» **Exercise details**: Strip out the pictures and transcribe the records that follow exactly.

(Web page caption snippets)
::::::::
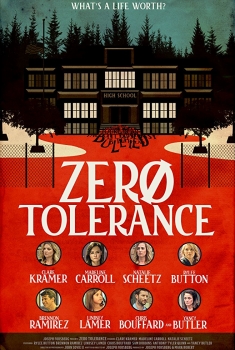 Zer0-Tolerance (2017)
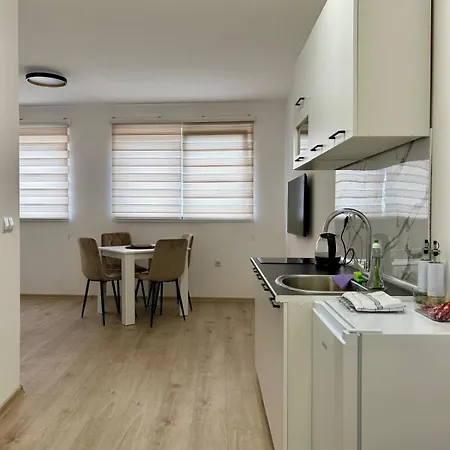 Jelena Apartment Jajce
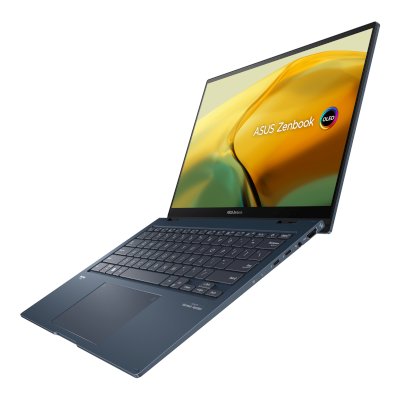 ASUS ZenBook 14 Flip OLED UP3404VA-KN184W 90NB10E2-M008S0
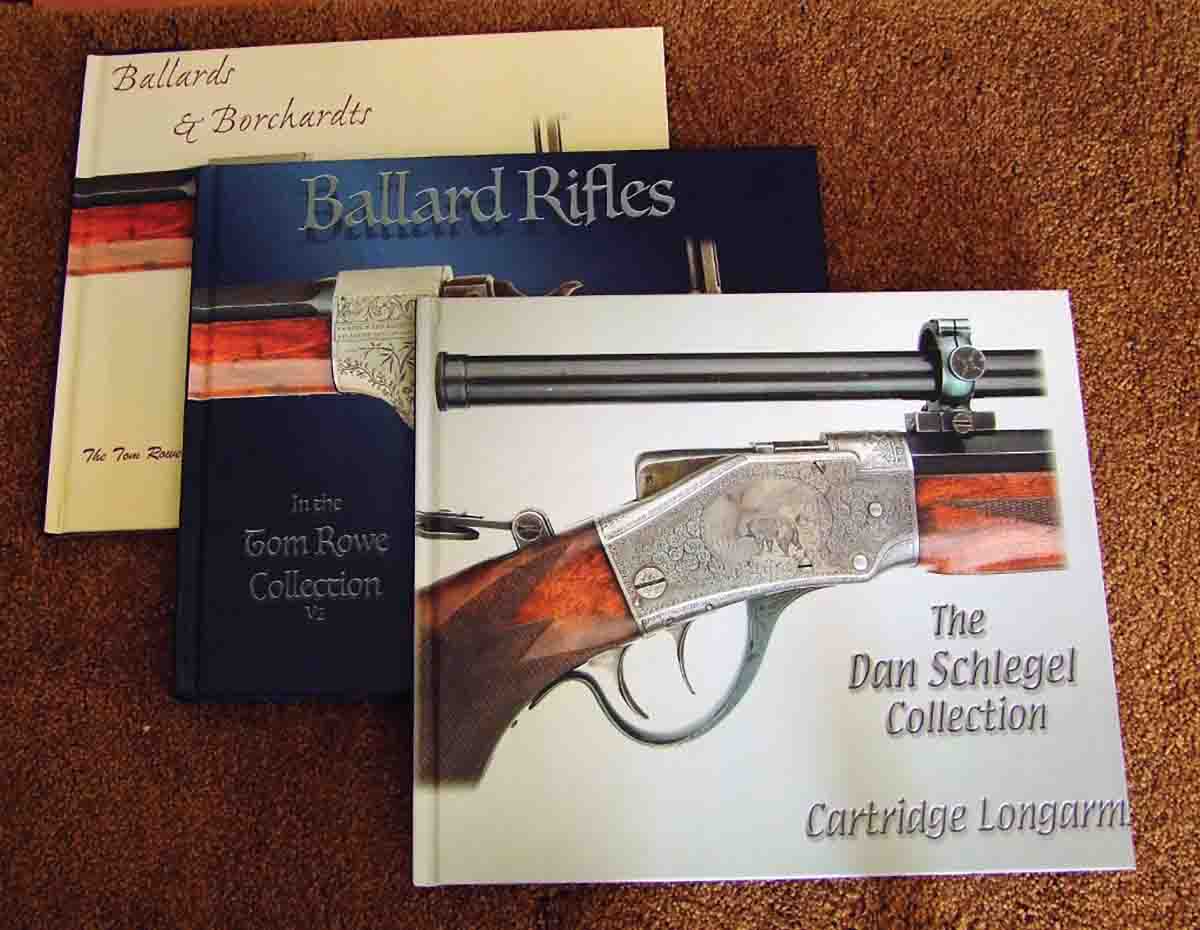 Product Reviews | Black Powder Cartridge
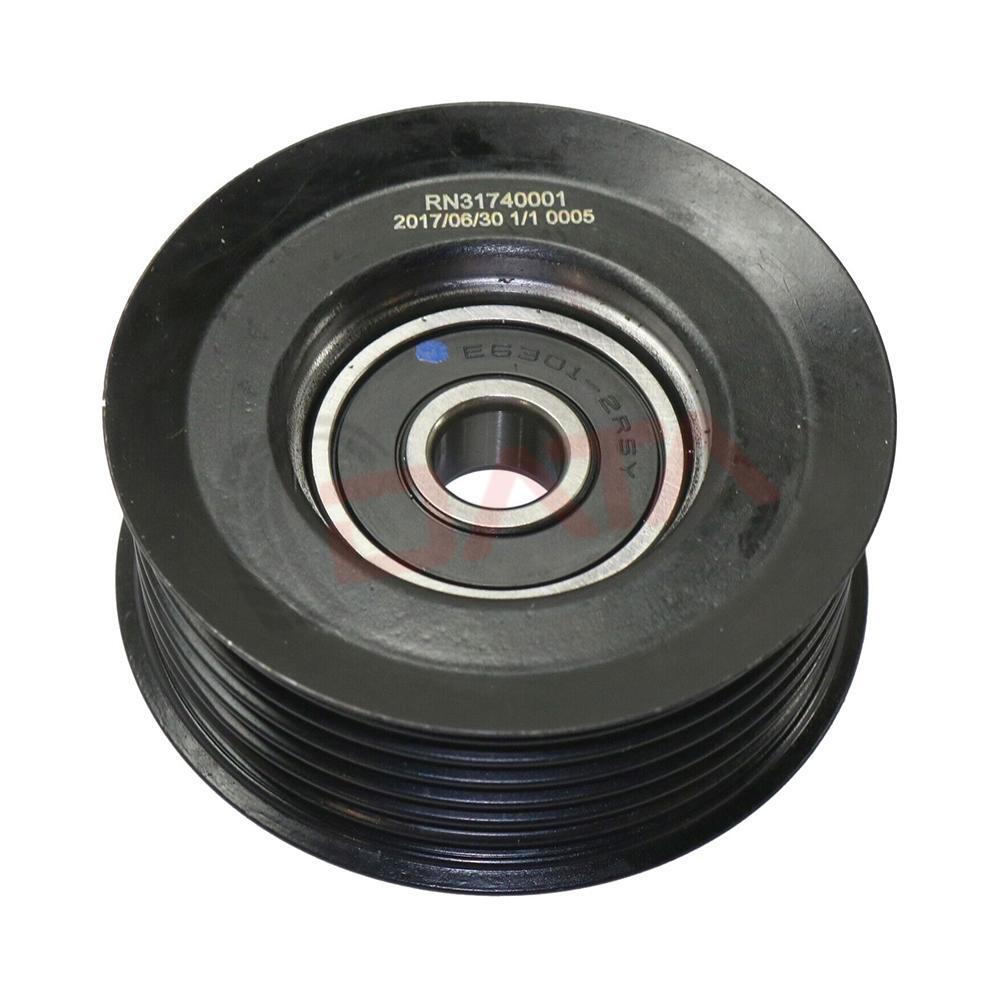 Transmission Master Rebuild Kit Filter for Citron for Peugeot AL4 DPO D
::::::::
» **Response to the exercise**:
 Zer0-Tolerance (2017)
 Jelena Apartment Jajce
 ASUS ZenBook 14 Flip OLED UP3404VA-KN184W 90NB10E2-M008S0
 Product Reviews | Black Powder Cartridge
 Transmission Master Rebuild Kit Filter for Citron for Peugeot AL4 DPO D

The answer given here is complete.